Un 17 octobre sans âme : le gouvernement enterre la mémoire de Dessalines

Pendant que le pays sombre dans le désordre, le pouvoir en place s’apprête à commémorer l’assassinat de Jean-Jacques Dessalines loin du peuple, loin de l’histoire. Cette année encore, aucune cérémonie ne sera organisée ni au Pont-Rouge, ni à Marchand-Dessalines, ni même au MUPANAH, ces lieux chargés de mémoire où l’esprit de l’Empereur plane encore.

À la place, le gouvernement se contentera d’une cérémonie de façade à la Villa d’Accueil, soigneusement verrouillée, réservée à quelques fonctionnaires et diplomates triés sur le volet. Une commémoration aseptisée, dénuée de ferveur, sans le moindre contact avec la nation que Dessalines a libérée au prix de son sang.

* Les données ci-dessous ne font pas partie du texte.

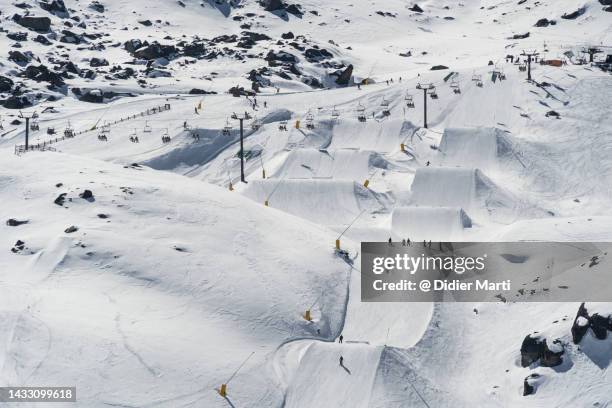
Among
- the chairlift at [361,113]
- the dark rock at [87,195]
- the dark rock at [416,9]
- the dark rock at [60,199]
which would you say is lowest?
the dark rock at [416,9]

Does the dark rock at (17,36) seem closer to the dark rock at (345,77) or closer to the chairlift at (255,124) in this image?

Cette mise à l’écart des lieux historiques n’est pas anodine. Elle illustre l’amnésie d’un État qui ne croit plus à ses symboles, un pouvoir qui préfère le confort du protocole à la chaleur du peuple. En refusant de se rendre là où Dessalines a été trahi, les dirigeants d’aujourd’hui trahissent à leur tour son héritage.

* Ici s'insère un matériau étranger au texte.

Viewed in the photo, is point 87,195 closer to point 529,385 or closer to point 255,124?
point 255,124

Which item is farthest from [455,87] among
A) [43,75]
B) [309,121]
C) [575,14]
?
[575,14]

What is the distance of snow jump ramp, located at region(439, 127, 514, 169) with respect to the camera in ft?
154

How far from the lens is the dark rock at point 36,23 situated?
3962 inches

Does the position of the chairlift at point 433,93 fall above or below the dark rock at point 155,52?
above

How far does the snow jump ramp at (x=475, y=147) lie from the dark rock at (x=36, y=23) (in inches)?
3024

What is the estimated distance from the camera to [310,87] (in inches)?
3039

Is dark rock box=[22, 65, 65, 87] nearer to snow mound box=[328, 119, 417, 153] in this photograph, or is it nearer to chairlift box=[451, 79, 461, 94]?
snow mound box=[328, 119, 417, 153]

Car honorer Dessalines, ce n’est pas déposer des fleurs devant des caméras. C’est défendre la justice, l’égalité, la souveraineté. C’est gouverner avec courage, droiture et vision. Or, ce que montre cette énième commémoration sans âme, c’est qu’Haïti a des dirigeants sans mémoire, sans conviction et sans respect pour la grandeur de son histoire.

Ce 17 octobre, pendant que les officiels prononceront des discours convenus dans une salle climatisée, le peuple, lui, saura que Dessalines est mort une seconde fois : assassiné par l’indifférence.